吴用踮着脚,从车上薅下一个银锭,细读上面的戳记,倒吸一口气:“岁币?”
大宋给大辽交的保护费,浩浩荡荡出了国,转了一圈,异域风情还没看几眼,又给送了回来。
不过众好汉没心情品味其中的激荡兴衰,大家的关注点都在:“不会有假?来个人验一验。”

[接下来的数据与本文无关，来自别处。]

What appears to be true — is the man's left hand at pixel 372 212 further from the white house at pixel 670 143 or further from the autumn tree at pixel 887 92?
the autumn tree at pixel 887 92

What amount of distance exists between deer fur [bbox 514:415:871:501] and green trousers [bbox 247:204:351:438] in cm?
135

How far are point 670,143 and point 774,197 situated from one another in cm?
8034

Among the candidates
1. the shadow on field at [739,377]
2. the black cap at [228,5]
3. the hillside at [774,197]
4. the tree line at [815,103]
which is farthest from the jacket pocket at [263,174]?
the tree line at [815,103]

段景住笑道:“大宋国库出来的银子,今年新铸,质量成色绝对可靠。”
还是抽查了一箱,剪开验了,成色绝佳。于是人人竖大拇指,夸赞辽国哥们能处。
大炮出仓,连同凌振撰写的说明书数份,由段景住的人加以伪装,护送上路。至于如何过境,能不能顺利运抵,就是他们操心的事儿了。
反正这炮筒上没有任何铸造标记,凌振的说明书上也没署名。就算事发,也追查不到梁山的头上。
段景住心满意足地走了。前脚刚走,山下又来一批客商。
“答应送来的辽东骏马,”费保恭恭敬敬地参见晁盖,“遵着我们大哥吩咐,等武林大会开过,再悄没声的送来——哎,李大哥呢?他怎么不在?”
阮晓露接过话头,说李俊已赶回江南,布防老家,准备应对方腊的发难。
不过买马的细节都是之前谈好的。虽然不曾白纸黑字地签约,但江湖豪杰一诺千金,讲好的买卖,谁也不会赖。
于是将刚收到的火炮货款直接重新装箱,交给盐帮兄弟。费保喜得合不拢嘴。如此大宗买卖,原本做好了以物易物的准备。没想到梁山恁地爽快,直接给了成色上佳的现银,免了他们变现兑换的麻烦。